Si al principio la posición de Josué apenas había destruido la corteza y parte del manto del planeta, llegando a unos setecientos cincuenta kilómetros de profundidad, ahora había destrozado de un solo golpe la capa de transición externa del manto superior de medio planeta de caos, penetrando directamente hasta las profundidades del planeta cerca del núcleo, a un millón cuatrocientos cincuenta mil metros de profundidad en el manto inferior.
Si fuera un planeta normal, probablemente ya lo habría partido en pedazos de un solo puñetazo. Pero en este planeta había un dios oscuro.
Así que no solo no se partió en pedazos, sino que incluso se podía ver que, detrás de Josué, la tierra originalmente hundida se cerraba y alisaba a gran velocidad, como si quisiera tragarse al guerrero entero en su vientre.
Pero lo sorprendente era que esta vez, Josué en realidad tenía compañeros de equipo.
En la cúpula sobre el mundo, la fuerza de la naturaleza verde oscuro reapareció.
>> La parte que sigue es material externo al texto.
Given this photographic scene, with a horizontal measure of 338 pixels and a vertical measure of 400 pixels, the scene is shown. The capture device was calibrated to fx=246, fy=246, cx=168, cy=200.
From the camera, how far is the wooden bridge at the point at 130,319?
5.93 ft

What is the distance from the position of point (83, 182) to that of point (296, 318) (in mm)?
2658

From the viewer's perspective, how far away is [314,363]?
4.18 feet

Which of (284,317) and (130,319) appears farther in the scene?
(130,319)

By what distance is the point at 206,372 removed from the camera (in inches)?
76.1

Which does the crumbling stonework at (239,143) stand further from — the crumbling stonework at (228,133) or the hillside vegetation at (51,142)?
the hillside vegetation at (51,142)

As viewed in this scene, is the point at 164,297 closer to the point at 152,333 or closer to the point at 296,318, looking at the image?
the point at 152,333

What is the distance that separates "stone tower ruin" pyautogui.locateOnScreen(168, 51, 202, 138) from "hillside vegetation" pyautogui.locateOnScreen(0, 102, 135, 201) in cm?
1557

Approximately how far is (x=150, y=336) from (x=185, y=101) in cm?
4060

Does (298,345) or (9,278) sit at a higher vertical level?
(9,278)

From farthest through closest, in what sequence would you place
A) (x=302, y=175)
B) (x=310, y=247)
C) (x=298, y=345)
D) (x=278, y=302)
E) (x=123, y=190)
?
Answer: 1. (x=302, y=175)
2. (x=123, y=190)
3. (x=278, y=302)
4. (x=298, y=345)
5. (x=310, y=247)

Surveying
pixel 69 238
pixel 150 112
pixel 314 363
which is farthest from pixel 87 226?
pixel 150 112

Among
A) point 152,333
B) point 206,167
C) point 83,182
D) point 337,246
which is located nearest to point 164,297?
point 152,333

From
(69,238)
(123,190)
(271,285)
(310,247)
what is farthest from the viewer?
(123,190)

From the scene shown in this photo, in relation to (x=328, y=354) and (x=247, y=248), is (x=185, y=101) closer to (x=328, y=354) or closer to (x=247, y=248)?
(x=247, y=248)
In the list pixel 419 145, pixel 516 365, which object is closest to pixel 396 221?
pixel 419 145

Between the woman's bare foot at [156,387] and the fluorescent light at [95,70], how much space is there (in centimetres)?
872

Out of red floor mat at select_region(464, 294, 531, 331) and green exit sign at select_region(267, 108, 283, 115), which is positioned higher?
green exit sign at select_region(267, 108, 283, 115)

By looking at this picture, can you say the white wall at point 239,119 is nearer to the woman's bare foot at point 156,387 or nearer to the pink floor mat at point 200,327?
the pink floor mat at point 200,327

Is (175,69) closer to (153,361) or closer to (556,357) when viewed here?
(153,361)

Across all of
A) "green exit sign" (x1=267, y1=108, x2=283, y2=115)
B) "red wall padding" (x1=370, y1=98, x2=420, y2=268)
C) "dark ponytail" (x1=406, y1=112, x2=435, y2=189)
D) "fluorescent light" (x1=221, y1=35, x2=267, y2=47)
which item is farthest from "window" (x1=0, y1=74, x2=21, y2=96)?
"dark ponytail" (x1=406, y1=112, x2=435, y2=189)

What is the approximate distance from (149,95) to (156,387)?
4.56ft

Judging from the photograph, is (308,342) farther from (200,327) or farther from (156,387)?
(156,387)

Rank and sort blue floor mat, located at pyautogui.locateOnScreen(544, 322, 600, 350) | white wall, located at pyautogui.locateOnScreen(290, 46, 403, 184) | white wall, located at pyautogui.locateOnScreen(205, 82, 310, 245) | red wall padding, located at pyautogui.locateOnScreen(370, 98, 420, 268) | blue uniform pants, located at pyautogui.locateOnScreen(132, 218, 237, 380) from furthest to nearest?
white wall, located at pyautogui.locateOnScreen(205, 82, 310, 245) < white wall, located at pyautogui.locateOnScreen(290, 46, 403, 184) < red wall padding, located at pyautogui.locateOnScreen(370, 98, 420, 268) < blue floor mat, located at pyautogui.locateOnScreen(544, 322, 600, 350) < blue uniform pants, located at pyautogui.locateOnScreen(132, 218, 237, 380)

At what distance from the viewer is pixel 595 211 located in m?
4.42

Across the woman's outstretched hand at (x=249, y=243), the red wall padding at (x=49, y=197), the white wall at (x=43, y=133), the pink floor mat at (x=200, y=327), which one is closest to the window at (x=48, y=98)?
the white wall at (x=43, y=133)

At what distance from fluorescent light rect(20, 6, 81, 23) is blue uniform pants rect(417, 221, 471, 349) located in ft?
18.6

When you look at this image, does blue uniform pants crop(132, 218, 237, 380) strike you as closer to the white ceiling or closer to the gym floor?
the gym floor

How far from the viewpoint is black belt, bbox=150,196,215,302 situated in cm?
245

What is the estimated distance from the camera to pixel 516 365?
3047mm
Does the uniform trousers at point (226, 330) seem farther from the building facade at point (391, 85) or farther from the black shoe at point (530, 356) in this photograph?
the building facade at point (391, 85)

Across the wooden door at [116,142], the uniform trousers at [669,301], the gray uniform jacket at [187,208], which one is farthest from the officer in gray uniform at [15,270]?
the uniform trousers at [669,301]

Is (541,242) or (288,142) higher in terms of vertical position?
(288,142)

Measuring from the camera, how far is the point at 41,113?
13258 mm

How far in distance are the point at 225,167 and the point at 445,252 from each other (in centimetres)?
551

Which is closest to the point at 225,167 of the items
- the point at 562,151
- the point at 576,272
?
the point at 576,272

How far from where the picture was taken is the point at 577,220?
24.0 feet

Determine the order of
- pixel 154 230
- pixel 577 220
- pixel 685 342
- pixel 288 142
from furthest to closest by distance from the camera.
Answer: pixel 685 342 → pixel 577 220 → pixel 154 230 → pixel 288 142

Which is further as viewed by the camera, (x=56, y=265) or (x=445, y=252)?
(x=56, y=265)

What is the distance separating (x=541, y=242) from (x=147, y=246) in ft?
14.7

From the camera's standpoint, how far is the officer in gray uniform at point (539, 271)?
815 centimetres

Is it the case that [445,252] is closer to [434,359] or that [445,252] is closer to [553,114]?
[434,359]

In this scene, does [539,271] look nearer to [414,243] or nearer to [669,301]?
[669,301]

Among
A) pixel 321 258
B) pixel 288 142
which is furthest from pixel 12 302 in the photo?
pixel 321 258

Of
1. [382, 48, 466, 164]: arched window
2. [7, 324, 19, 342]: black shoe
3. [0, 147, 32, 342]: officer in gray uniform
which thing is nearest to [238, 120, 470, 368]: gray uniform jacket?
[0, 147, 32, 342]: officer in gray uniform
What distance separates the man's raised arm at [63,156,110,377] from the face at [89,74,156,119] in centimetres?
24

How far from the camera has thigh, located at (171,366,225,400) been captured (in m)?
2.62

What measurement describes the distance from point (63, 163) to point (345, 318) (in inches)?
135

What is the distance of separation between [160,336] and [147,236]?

Acompañada por la extensión de enormes y suaves tentáculos de plantas, el Nexo Aklafa, que Josué había lanzado casualmente hacia una zona segura, pero que probablemente había sido lanzado con demasiada fuerza causando una gran fuerza interna, fue atrapado así, deteniendo su largo proceso de bamboleo y aceleración.
Y al mismo tiempo, como si viera que Josué estaba luchando contra el dios oscuro y no quería acercarse, y por ahora no podía acercarse, el Guía Natural pensó en un método ingenioso.
Así, bajo el movimiento de innumerables tentáculos enormes, las nueve lunas que ya comenzaban a caer lentamente hacia el planeta en el cielo aceleraron su descenso.